● GOAL
Please edit the listing below so that every instance of "gravel ground" reads "gravel driveway", and give back all of it with nothing else changed.

::::::::

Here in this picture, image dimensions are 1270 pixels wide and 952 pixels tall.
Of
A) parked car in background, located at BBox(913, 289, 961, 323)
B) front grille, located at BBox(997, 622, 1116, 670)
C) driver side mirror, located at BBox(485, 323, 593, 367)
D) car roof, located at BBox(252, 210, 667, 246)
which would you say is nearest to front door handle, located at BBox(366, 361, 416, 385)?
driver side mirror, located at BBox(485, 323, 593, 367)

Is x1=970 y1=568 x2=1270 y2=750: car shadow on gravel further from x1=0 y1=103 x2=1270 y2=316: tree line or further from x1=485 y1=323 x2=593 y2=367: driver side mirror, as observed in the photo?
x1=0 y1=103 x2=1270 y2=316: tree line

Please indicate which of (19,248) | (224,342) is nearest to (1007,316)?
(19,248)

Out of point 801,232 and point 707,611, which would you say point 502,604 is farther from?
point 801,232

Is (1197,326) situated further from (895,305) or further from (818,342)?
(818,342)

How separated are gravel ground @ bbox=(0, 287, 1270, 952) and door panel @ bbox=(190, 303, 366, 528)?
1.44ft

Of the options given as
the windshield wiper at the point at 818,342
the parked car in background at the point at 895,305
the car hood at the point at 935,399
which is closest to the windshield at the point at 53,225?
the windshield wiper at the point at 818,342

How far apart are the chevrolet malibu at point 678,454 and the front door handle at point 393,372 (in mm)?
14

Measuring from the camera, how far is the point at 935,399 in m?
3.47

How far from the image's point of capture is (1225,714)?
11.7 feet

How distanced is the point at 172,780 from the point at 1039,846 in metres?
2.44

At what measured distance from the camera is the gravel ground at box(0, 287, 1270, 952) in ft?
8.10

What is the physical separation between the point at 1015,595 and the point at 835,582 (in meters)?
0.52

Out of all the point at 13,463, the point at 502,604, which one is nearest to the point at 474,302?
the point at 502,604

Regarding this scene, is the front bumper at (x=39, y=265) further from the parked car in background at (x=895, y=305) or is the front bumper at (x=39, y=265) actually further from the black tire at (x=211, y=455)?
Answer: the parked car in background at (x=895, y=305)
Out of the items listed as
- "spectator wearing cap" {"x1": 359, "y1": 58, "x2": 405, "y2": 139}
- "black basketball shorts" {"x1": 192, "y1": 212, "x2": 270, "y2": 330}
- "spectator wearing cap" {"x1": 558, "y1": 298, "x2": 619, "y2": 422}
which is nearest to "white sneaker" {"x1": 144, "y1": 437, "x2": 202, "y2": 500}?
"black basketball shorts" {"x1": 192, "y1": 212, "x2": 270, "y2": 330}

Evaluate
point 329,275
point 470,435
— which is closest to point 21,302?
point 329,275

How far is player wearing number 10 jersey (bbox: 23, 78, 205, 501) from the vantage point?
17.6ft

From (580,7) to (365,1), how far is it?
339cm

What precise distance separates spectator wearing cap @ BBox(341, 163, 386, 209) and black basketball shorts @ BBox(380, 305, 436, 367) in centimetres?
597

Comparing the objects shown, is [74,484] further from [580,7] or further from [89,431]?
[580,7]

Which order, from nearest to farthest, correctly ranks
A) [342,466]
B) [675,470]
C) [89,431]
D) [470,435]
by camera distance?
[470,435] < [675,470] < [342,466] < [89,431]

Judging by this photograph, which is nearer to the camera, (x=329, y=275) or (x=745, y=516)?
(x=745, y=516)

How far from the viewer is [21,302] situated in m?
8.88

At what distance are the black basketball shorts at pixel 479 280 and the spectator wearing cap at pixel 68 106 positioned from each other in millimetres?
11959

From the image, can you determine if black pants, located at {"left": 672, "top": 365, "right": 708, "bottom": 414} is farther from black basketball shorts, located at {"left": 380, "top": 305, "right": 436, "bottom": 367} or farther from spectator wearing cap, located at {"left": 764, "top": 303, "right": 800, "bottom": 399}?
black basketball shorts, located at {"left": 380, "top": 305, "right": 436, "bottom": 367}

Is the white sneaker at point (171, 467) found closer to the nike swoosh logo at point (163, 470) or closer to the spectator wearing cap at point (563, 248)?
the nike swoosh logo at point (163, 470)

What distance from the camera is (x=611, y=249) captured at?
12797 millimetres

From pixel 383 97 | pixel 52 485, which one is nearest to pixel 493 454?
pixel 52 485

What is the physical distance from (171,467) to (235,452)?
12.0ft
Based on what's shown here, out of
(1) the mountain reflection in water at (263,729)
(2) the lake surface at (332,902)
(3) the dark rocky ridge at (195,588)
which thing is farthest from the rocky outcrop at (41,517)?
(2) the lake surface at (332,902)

::::::::

● FULL SOLUTION
Here in this picture, image dimensions are 1270 pixels wide and 952 pixels tall.
Of
A) parked car in background, located at BBox(913, 289, 961, 323)
B) front grille, located at BBox(997, 622, 1116, 670)
C) driver side mirror, located at BBox(485, 323, 593, 367)
D) car roof, located at BBox(252, 210, 667, 246)
which would you say is nearest to front door handle, located at BBox(366, 361, 416, 385)?
driver side mirror, located at BBox(485, 323, 593, 367)

Is x1=970 y1=568 x2=1270 y2=750: car shadow on gravel further from x1=0 y1=103 x2=1270 y2=316: tree line or further from x1=485 y1=323 x2=593 y2=367: driver side mirror, as observed in the photo?
x1=0 y1=103 x2=1270 y2=316: tree line

Please indicate which of (19,248) | (224,342) is nearest to (1007,316)?
(19,248)

Out of point 801,232 and point 707,611, which would you say point 502,604 is farther from?
point 801,232

Is (1197,326) situated further from (895,305) or further from (818,342)?
(818,342)

How separated are gravel driveway @ bbox=(0, 287, 1270, 952) and door panel @ bbox=(190, 303, 366, 528)?
1.44ft

Of the options given as
the windshield wiper at the point at 818,342
the parked car in background at the point at 895,305
the car hood at the point at 935,399
which is closest to the windshield at the point at 53,225?
the windshield wiper at the point at 818,342

How far apart are the chevrolet malibu at point 678,454 and the front door handle at point 393,372 (in mm)?
14

Measuring from the camera, how far is the point at 935,399 in m?
3.47

How far from the image's point of capture is (1225,714)?
11.7 feet

How distanced is the point at 172,780 from the point at 1039,846 in metres?
2.44

At what measured distance from the camera is the gravel driveway at box(0, 287, 1270, 952) in ft?
8.10

What is the physical separation between the point at 1015,595 and the point at 835,582 (in meters)?
0.52

Out of all the point at 13,463, the point at 502,604, which one is nearest to the point at 474,302?
the point at 502,604

Regarding this scene, is the front bumper at (x=39, y=265) further from the parked car in background at (x=895, y=305) or is the front bumper at (x=39, y=265) actually further from the black tire at (x=211, y=455)?
Answer: the parked car in background at (x=895, y=305)
Out of the items listed as
- "spectator wearing cap" {"x1": 359, "y1": 58, "x2": 405, "y2": 139}
- "black basketball shorts" {"x1": 192, "y1": 212, "x2": 270, "y2": 330}
- "spectator wearing cap" {"x1": 558, "y1": 298, "x2": 619, "y2": 422}
which is nearest to "white sneaker" {"x1": 144, "y1": 437, "x2": 202, "y2": 500}?
"black basketball shorts" {"x1": 192, "y1": 212, "x2": 270, "y2": 330}

Evaluate
point 329,275
point 470,435
— which is closest to point 21,302?
point 329,275

How far is player wearing number 10 jersey (bbox: 23, 78, 205, 501) from the vantage point?
17.6ft

From (580,7) to (365,1), how far is it?
339cm

What precise distance separates spectator wearing cap @ BBox(341, 163, 386, 209) and black basketball shorts @ BBox(380, 305, 436, 367) in centimetres?
597

Comparing the objects shown, is [74,484] further from [580,7] or further from [89,431]?
[580,7]

Which order, from nearest to farthest, correctly ranks
A) [342,466]
B) [675,470]
C) [89,431]
D) [470,435]
by camera distance?
[470,435] < [675,470] < [342,466] < [89,431]

Judging by this photograph, which is nearer to the camera, (x=329, y=275) or (x=745, y=516)?
(x=745, y=516)

How far from the viewer is [21,302] situated in m?
8.88

At what distance are the black basketball shorts at pixel 479 280 and the spectator wearing cap at pixel 68 106 positioned from each other in millimetres?
11959

From the image, can you determine if black pants, located at {"left": 672, "top": 365, "right": 708, "bottom": 414} is farther from black basketball shorts, located at {"left": 380, "top": 305, "right": 436, "bottom": 367} or farther from spectator wearing cap, located at {"left": 764, "top": 303, "right": 800, "bottom": 399}?
black basketball shorts, located at {"left": 380, "top": 305, "right": 436, "bottom": 367}

Is the white sneaker at point (171, 467) found closer to the nike swoosh logo at point (163, 470) or closer to the spectator wearing cap at point (563, 248)?
the nike swoosh logo at point (163, 470)

What distance from the camera is (x=611, y=249) captured at?
12797 millimetres

From pixel 383 97 | pixel 52 485, which one is nearest to pixel 493 454?
pixel 52 485

What is the physical distance from (171,467) to (235,452)?
12.0ft
Based on what's shown here, out of
(1) the mountain reflection in water at (263,729)
(2) the lake surface at (332,902)
(3) the dark rocky ridge at (195,588)
which thing is farthest from the rocky outcrop at (41,517)?
(2) the lake surface at (332,902)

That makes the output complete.